Bij de liefde voor de vijand veronderstelt de bijbel een sterk zelfbewustzijn. Jezus gaat er van uit in dit evangelie. "De andere wang toekeren" dat is niet: over je heen laten lopen. Nee, het is vanuit een situatie van kracht de ander een spiegel voorhouden: "Kijk eens wat je aan het doen bent! Zie eens onder ogen wat je gedaan hebt". In het evangelie staat een wat vlakke vertaling van het Griekse werkwoord άντιστηναι (antistènai). Er wordt vertaald dat Jezus zegt: "Ik zeg u geen weerstand te bieden aan het onrecht". Misschien kun je het ook zo vertalen: als je onrecht wordt aangedaan, wordt niet een en al tegenstander.
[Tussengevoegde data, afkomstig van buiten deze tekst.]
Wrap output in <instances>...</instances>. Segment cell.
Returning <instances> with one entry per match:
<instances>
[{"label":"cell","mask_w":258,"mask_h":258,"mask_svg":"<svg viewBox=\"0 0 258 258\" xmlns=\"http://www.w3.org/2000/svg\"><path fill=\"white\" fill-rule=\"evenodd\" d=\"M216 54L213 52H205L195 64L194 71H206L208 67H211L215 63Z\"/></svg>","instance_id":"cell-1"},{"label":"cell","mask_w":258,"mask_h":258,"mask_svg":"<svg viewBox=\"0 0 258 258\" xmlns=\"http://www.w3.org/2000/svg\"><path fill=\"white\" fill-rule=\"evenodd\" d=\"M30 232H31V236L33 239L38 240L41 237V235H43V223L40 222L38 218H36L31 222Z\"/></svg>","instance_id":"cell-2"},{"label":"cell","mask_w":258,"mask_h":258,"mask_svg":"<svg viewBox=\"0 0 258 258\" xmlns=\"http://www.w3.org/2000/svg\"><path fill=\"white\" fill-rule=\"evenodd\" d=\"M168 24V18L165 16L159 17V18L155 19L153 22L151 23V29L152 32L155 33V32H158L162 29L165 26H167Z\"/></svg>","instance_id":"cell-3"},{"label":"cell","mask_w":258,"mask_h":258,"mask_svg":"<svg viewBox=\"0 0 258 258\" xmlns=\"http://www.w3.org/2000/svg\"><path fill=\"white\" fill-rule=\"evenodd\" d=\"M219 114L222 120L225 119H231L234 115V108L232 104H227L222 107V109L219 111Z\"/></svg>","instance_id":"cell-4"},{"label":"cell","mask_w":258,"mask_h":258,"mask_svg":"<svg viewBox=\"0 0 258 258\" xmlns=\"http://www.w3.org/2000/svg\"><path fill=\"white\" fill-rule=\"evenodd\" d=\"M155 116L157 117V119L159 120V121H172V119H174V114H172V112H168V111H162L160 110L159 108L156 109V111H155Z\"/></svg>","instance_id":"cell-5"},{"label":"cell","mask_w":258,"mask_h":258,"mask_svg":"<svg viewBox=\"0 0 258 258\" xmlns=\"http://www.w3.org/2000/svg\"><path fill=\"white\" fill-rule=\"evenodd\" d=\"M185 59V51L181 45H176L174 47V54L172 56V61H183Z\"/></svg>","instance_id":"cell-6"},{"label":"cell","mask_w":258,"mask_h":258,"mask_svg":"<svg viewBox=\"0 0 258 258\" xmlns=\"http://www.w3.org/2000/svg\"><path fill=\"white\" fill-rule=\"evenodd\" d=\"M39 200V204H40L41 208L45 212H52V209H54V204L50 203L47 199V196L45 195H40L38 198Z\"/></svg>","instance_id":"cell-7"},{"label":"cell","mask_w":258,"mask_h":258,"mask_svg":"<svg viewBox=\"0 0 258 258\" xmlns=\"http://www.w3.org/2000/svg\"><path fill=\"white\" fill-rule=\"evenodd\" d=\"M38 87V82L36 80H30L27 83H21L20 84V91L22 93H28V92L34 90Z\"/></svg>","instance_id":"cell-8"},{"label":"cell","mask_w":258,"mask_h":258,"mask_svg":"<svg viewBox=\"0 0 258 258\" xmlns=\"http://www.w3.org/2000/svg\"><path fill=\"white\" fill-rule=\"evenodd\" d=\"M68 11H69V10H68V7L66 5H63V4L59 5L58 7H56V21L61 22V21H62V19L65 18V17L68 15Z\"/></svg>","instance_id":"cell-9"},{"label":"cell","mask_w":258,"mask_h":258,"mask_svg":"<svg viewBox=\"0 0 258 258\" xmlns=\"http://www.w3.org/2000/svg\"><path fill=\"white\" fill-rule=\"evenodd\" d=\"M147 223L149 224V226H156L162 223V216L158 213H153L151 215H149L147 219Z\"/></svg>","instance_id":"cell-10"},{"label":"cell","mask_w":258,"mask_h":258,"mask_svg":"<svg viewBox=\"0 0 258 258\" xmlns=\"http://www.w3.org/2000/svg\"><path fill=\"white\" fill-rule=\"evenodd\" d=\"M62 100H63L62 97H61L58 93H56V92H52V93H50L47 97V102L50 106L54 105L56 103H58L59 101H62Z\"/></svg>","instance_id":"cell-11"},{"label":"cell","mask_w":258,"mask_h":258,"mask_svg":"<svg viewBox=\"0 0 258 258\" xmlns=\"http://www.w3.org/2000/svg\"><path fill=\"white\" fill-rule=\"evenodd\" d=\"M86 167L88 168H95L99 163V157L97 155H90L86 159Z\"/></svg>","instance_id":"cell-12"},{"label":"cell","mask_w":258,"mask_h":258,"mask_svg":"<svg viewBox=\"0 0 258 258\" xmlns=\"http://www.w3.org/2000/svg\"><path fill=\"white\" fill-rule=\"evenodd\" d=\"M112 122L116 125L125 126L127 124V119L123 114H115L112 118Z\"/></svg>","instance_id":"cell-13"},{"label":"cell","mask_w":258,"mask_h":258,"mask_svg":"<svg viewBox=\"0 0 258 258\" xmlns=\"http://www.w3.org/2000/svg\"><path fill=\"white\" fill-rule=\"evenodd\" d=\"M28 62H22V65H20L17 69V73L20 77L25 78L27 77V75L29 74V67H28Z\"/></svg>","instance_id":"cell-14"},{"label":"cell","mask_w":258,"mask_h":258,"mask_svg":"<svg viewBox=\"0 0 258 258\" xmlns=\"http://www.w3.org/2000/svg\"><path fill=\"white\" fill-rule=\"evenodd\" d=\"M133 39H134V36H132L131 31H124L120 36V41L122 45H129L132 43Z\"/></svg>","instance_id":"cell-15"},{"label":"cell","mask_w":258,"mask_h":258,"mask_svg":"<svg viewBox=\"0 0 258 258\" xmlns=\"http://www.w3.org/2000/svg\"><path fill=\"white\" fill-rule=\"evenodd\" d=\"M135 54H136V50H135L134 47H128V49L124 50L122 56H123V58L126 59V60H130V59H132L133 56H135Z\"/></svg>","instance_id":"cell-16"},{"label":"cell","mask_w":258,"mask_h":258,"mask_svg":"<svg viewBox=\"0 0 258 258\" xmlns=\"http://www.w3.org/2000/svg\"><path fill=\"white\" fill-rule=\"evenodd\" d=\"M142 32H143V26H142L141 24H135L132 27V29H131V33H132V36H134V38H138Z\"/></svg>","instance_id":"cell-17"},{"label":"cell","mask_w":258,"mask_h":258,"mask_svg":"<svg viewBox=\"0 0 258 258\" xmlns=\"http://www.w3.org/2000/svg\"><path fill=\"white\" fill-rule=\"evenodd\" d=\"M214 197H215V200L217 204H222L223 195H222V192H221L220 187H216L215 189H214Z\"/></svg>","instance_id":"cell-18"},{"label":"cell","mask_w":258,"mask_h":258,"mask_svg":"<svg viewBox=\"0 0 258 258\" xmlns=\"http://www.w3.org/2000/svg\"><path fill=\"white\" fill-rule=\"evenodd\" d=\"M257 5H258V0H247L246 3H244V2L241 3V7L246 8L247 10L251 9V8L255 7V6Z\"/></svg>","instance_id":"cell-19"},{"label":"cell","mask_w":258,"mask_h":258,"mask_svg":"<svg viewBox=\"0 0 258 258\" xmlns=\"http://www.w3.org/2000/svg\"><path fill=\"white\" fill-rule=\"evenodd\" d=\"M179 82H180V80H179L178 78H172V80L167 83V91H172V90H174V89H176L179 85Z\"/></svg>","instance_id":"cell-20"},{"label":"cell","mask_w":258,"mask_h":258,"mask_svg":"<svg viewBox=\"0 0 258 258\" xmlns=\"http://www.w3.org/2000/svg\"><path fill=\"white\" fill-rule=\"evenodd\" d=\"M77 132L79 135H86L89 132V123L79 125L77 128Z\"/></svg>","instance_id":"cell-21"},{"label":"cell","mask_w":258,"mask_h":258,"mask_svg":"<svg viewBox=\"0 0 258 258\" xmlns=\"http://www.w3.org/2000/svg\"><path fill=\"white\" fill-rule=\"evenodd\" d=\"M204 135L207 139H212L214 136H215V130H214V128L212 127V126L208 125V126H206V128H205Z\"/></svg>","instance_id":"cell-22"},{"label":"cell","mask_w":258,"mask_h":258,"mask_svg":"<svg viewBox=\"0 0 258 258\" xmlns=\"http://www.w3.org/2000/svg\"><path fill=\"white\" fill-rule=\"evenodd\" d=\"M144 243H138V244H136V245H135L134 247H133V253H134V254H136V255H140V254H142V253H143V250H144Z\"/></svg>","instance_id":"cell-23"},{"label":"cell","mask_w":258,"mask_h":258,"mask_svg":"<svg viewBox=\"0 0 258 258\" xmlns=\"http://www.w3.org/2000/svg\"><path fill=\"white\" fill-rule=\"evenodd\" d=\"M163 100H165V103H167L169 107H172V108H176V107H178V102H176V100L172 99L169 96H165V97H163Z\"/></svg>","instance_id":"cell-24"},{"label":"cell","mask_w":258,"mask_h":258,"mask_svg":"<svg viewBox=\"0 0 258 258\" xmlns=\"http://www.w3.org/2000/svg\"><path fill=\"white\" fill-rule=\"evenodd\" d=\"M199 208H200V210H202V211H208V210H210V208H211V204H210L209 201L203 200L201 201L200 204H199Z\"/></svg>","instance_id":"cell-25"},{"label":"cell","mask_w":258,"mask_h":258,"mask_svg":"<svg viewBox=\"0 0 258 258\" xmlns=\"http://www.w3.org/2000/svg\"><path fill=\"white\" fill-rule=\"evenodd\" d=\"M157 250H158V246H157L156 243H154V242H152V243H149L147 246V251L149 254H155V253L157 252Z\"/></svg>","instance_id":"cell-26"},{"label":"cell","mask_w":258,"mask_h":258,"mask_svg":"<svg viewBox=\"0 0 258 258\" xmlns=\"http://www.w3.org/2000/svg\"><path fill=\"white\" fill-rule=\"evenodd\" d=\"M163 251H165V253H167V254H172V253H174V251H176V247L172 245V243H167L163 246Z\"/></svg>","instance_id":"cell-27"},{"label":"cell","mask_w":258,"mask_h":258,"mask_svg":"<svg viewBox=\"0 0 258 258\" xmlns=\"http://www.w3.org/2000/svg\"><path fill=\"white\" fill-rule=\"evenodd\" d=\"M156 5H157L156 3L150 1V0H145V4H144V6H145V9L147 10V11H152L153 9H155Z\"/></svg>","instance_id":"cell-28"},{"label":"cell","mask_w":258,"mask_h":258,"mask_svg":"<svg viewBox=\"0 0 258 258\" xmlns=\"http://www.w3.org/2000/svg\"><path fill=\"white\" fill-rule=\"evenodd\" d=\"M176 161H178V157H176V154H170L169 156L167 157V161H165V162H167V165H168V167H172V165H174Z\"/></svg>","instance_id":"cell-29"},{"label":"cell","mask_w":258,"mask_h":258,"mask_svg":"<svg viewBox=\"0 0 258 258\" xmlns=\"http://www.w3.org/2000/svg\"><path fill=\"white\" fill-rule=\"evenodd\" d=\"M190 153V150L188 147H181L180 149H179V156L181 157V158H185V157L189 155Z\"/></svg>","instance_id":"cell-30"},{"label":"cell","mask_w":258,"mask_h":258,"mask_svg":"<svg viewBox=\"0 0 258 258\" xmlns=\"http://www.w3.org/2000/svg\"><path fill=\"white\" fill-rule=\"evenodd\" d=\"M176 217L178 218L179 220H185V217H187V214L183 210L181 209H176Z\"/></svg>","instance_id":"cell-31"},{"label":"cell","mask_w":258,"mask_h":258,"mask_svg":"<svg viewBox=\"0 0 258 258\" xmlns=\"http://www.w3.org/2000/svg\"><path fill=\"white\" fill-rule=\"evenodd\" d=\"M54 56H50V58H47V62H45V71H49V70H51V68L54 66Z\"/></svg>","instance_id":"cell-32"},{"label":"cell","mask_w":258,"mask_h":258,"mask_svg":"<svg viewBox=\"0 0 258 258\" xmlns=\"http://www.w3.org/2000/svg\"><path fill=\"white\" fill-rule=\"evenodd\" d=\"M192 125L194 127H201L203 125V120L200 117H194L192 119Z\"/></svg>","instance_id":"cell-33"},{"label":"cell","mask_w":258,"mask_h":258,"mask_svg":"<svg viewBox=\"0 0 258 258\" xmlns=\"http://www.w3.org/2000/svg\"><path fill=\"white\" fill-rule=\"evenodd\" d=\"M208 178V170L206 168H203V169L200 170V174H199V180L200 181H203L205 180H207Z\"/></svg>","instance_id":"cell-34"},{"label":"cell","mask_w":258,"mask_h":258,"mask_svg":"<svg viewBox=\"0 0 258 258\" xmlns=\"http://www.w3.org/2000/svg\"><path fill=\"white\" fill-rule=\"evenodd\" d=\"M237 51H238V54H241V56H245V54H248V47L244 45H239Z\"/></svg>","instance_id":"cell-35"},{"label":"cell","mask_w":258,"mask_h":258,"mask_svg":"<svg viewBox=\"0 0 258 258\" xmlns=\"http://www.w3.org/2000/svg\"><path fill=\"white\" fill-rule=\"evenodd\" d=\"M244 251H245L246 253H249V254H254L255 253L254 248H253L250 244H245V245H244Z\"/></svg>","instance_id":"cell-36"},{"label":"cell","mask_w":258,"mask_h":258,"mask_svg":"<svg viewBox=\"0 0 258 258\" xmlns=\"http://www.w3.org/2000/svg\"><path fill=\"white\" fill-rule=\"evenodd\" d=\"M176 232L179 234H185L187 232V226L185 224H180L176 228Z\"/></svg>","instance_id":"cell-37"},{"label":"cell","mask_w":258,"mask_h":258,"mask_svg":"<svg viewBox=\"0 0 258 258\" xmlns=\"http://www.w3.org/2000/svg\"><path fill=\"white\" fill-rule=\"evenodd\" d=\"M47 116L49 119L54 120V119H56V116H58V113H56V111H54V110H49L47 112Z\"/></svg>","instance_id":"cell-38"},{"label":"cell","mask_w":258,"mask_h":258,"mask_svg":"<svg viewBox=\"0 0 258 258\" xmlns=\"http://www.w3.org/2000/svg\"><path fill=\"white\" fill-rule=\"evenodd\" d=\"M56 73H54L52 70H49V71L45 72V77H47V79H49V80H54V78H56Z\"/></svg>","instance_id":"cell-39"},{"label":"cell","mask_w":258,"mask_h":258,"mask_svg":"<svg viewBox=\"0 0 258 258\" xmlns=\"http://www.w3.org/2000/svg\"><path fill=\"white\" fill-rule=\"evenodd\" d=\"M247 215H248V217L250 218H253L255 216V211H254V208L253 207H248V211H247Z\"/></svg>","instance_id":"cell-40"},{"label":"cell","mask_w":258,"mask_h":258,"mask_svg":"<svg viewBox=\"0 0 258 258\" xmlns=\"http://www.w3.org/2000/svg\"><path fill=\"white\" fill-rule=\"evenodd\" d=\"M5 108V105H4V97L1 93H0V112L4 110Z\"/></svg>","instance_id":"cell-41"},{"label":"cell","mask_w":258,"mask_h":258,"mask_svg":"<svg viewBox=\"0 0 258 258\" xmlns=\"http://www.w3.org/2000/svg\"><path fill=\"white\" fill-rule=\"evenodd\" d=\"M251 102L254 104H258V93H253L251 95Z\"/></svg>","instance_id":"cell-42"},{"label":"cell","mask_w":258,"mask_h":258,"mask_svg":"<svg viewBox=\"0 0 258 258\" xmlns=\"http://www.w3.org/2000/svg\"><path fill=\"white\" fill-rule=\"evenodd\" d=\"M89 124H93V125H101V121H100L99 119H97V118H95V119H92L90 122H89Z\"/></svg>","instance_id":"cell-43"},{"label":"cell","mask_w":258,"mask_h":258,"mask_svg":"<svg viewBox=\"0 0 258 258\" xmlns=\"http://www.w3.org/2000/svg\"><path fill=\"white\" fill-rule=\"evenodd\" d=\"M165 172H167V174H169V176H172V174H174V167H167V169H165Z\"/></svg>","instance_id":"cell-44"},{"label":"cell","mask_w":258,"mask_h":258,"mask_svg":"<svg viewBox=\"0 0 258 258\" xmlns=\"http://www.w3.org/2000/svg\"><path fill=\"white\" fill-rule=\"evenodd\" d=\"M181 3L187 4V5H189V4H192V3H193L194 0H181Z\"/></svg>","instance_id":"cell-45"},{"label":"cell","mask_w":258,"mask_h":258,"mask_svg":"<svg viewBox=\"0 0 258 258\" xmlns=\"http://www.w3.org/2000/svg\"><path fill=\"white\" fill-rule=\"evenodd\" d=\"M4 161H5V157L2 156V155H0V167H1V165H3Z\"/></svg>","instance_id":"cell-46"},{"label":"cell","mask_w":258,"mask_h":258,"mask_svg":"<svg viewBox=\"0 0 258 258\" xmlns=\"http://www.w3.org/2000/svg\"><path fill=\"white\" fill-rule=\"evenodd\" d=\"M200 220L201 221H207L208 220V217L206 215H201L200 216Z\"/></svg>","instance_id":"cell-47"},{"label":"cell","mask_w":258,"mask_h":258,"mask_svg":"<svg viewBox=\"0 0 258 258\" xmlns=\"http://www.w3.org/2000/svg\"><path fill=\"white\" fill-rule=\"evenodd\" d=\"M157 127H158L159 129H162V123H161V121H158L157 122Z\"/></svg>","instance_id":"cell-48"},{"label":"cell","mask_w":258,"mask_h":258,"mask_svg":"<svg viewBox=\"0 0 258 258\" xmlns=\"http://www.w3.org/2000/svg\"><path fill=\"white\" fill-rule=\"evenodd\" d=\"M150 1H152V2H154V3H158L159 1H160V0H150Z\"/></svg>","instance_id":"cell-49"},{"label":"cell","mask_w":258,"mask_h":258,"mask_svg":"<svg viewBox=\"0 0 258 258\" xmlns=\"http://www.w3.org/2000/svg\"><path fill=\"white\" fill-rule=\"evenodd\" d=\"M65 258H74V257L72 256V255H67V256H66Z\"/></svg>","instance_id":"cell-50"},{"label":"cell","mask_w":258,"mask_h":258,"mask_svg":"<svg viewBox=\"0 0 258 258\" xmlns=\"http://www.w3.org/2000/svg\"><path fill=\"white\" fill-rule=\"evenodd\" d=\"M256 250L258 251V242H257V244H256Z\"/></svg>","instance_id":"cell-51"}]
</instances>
Met andere woorden: houdt je hoofd koel en laat de ander voelen wat hij gedaan heeft. De apostel Paulus heeft het daar ook over in de Romeinenbrief. Hij zegt daar: "Als je vijand honger heeft, geef hem dan te eten. Als hij dorst heeft, geef hem dan te drinken. Zo immers stapelt u vorige kolen op zijn hoofd." Paulus voegt daaraan toe: "Laat u niet overwinnen door het kwade, maar overwin het kwade door het goede". Ik wens ons allen dat we dat kunnen, dat we leren, niet alleen van Jezus maar ook van elkaar, en van indrukwekkende hedendaagse voorbeelden die op ons pad komen, zelfs op TV.